John Logan, Carrie and little Stumps, about this time had been brought with others from the mountains to the Reservation. Logan insisted on keeping the two children at his side and under his protection. He was laughed at by agents, and sub-agents.
He was kept chained. He was assigned to a strong hut with gratings across the window—or rather the little loop-hole which let in the light. The guards were kept constantly at his door. He was entered on the books as a very desperate character, a barn-burner, and possible murderer. And so night and day he was kept under the constant watch of the soldiers with fixed bayonets. True, he was soon too weak to lift his manacled hands in strife. But nevertheless he was kept chained and doubly guarded in the little hut with gratings at the loop-hole.
Would he attempt to escape?
There were many broken fragments of many broken tribes here. Tribes that had fought each other to the death—fought as Germans and French have fought. And why not, pray? Has not a heathen as good a right to fight a heathen as has a Christian to fight a Christian? The only difference is, we preach and profess peace; they, war.

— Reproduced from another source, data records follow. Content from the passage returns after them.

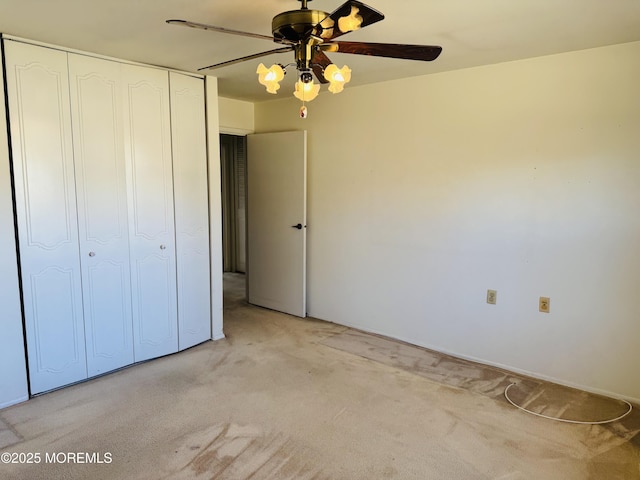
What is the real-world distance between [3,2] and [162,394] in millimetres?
2301

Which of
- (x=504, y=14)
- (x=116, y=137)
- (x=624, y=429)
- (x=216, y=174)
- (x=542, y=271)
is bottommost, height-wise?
(x=624, y=429)

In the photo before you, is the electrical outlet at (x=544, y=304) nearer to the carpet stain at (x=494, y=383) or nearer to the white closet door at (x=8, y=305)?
the carpet stain at (x=494, y=383)

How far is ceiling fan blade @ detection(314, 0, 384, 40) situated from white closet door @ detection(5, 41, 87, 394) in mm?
1969

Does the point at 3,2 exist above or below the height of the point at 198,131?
above

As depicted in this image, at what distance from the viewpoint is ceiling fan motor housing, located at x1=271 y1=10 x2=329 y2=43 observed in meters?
1.61

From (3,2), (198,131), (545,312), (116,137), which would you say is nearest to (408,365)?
(545,312)

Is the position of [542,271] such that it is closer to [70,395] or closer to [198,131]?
[198,131]

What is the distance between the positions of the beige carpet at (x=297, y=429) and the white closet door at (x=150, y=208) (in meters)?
0.33

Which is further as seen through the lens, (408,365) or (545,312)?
(408,365)

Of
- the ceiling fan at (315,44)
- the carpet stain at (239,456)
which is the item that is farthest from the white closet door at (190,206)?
the ceiling fan at (315,44)

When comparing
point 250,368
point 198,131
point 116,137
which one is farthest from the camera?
point 198,131

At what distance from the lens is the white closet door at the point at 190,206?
334 centimetres

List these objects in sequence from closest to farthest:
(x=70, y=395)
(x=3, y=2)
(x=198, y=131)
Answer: (x=3, y=2)
(x=70, y=395)
(x=198, y=131)

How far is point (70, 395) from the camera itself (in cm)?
280
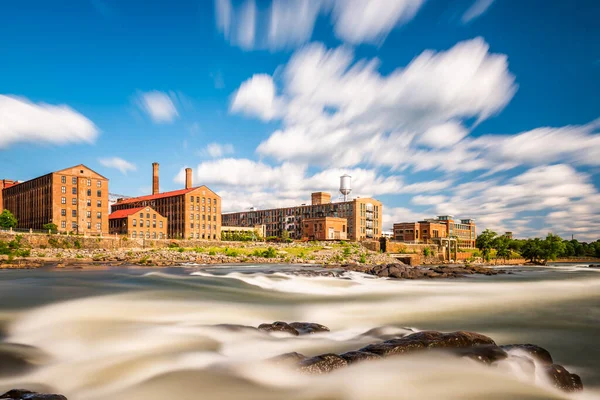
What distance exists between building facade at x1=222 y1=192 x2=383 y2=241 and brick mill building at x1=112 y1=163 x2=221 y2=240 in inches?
1522

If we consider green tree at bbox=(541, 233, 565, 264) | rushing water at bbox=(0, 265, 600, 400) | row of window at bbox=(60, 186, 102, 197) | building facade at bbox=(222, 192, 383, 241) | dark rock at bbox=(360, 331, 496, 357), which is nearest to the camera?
rushing water at bbox=(0, 265, 600, 400)

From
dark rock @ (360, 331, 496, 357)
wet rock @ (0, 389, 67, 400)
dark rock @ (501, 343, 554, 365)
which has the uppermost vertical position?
wet rock @ (0, 389, 67, 400)

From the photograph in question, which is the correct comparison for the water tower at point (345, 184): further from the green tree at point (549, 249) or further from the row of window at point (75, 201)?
the row of window at point (75, 201)

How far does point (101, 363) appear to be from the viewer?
8680 mm

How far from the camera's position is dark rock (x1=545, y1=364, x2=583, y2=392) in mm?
7430

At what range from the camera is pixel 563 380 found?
7.52m

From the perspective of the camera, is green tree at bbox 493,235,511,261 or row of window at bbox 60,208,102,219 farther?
green tree at bbox 493,235,511,261

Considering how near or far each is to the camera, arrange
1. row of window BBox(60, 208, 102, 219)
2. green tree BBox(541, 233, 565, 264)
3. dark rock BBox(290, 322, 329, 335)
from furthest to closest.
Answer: green tree BBox(541, 233, 565, 264) → row of window BBox(60, 208, 102, 219) → dark rock BBox(290, 322, 329, 335)

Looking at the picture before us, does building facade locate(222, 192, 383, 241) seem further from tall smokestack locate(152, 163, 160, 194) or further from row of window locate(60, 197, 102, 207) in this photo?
row of window locate(60, 197, 102, 207)

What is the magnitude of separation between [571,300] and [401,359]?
761 inches

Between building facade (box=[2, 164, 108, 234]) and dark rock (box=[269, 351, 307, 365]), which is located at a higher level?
building facade (box=[2, 164, 108, 234])

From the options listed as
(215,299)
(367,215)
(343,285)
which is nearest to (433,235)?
(367,215)

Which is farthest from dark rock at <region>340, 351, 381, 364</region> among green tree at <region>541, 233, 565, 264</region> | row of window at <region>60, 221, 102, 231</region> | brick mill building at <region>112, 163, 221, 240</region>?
green tree at <region>541, 233, 565, 264</region>

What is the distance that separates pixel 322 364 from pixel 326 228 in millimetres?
108999
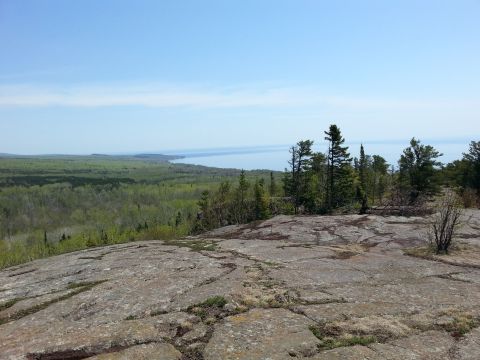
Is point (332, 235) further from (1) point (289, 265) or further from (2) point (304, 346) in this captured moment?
(2) point (304, 346)

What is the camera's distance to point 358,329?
10.1 metres

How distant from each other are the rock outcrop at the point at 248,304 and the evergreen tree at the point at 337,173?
3818cm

Logan was alone in this damp hut and deadly pen. He could hear the tramp of the soldiers; he could see the long thin silver beams of the moon reach through the gratings, reach on and on, around and over and across the damp, mouldy floor, as if reaching out, like God's white fingers, to touch his face, to cool his fever, and comfort him. But he could see, hear nothing more. He was so utterly alone! They would send an unfriendly Indian in with his breakfast, foul and unfit for even a well man, and a tin cup of water in the morning. Soon after the doctor would call around, also. Then he would see no face again till evening, when more food and water would be brought. At last the food was brought only in the morning. This did not at all affect Logan; for from the first the old pan containing his food had been taken away untouched. The man was certainly dying. The guard and garrison on the hill were waiting for this desperate character, whose capture had cost so much time and money, to attempt to escape.
From the first, even in the face of the blunt refusal, John Logan had begged for the boy to be brought him. He was certain the little fellow was dying—dying of desolation and a broken heart.
About the sixth day, the man chanced to hear from an Indian that the boy had quite broken down, and, refusing all food, lay moaning in his corner all the time, and all the time crying for John Logan or Carrie. The man now entreated more persistently than ever before. He promised the Doctor to eat, to get well, if only the boy could be brought to him and be permitted to spend his time there. For he knew from what the Doctor said that he must soon die if things kept on as they were. The weather was growing hotter and hotter; the water and the food, if possible, more repulsive than ever. Logan could no longer walk across the pen in which he was confined. He was so weak that he could not raise his heavily manacled hands to his face.
After the usual diplomacy and delay, the Doctor reported his condition, and also his earnest desire for the boy, to the Indian Agent.
There was a consultation. Would this crafty and desperate Indian attempt to escape? Was not all this a ruse on his part? Would not the United States imperil its peace and security if this boy and this man were to be allowed together? This mighty question oppressed the mind of the agent in charge for a whole day. Then, after the Doctor again urged the prisoner's request—for man and boy both seemed to be dying—this man reluctantly consented. Would Logan now escape after all? Could he ever get through these iron bars and past the four soldiers pacing up and down outside? Would he escape from the Reservation at last?
And now, at the close of the hottest and most dreadful day they had endured, an old Indian woman, bent almost double, came shuffling in by permission of the guard, and laid something on a pile of rushes and willows in a corner of the pen across from where John Logan lay.